Climate change is widely acknowledged as foremost among the formidable challenges facing the international community in the 21st century. It poses challenges to fundamental elements of our understanding of appropriate goals for social and economic policy, such as the connection of prosperity, growth, equity, and sustainable development.

This volume seeks to establish an agenda for research and action built on an enhanced understanding of the relationship between climate change and the key social dimensions of vulnerability, social justice and equity. The introductory chapter sets the scene by framing climate change as an issue of social justice at multiple levels, and by highlighting equity and vulnerability as the central organising themes of an agenda on the social dimensions of climate change. Chapter 2 reviews existing theories and frameworks for understanding vulnerability, drawing out implications for pro-poor climate policy. Understanding the multi-layered causal structure of vulnerability can assist in identifying entry points for pro-poor climate policy at multiple levels. Building on such analytical approaches, chapters 3 and 4 consider the implications of climate change for armed conflict, and for migration.

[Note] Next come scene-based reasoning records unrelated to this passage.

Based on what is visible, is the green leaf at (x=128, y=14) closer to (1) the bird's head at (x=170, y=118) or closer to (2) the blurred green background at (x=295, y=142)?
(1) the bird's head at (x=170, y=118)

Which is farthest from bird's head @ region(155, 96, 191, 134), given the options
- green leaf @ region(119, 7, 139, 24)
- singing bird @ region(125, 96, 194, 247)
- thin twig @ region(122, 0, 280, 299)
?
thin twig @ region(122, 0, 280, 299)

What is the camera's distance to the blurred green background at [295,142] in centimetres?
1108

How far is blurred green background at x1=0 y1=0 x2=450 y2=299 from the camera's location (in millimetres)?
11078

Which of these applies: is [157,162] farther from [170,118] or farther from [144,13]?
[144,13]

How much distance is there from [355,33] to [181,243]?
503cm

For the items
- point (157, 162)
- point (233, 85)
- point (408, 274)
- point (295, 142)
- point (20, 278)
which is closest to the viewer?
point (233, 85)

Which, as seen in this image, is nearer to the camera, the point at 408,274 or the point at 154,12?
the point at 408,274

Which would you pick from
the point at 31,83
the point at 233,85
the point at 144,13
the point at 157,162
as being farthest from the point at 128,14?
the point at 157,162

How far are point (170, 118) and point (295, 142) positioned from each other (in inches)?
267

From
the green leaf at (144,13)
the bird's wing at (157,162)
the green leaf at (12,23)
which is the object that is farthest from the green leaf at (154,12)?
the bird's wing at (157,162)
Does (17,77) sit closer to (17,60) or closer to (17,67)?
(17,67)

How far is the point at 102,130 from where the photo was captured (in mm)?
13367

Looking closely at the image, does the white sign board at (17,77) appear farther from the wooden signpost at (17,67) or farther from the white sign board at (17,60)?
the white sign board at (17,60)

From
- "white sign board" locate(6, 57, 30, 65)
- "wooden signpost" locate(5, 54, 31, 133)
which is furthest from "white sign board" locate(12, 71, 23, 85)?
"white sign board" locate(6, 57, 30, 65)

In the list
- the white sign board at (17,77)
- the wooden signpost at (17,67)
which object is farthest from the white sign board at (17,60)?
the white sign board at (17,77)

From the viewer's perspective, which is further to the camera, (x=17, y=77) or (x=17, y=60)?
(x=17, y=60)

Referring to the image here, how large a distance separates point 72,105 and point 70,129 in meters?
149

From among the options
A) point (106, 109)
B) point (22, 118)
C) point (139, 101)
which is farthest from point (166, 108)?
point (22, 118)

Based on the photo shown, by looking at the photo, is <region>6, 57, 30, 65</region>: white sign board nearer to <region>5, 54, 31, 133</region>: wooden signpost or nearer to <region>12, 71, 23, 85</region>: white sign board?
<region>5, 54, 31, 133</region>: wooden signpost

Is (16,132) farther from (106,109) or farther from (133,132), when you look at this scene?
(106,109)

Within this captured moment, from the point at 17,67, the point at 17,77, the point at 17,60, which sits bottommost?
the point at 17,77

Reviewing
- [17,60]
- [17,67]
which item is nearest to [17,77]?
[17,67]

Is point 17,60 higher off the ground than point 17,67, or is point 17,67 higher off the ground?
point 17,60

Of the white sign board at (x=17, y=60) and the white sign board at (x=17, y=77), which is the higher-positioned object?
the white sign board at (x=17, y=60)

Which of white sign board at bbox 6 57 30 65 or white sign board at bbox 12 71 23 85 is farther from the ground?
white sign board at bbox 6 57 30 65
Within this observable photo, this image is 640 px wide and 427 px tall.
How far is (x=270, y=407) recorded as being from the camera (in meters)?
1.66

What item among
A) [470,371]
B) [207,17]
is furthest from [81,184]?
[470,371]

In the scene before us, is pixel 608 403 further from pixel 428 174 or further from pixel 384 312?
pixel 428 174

Those chapters are followed by a discussion of two of the most important social cleavages that characterise distinct forms of vulnerability to climate change and climate action: gender (chapter 5) and ethnicity or indigenous identity (chapter 6), in the latter case, focusing on the role of indigenous knowledge in crafting climate response measures in the Latin American and Caribbean region. Chapter 7 highlights the important mediating role of local institutions in achieving more equitable, pro-poor outcomes from efforts to support adaptation to climate change. Chapter 8 examines the implications of climate change for agrarian societies living in dry-land areas of the developing world, and chapter 9 does the same for those living in urban centres. Chapter 10 considers the role of social policy instruments in supporting pro-poor adaptation to climate change; and it argues for a focus on ‘no-regrets’ options that integrate adaptation with existing development approaches, albeit with modifications to take better account of how climate variables interact with other drivers of vulnerability. Finally, chapter 11 turns to the implications of climate policy and action for forest areas and forest people.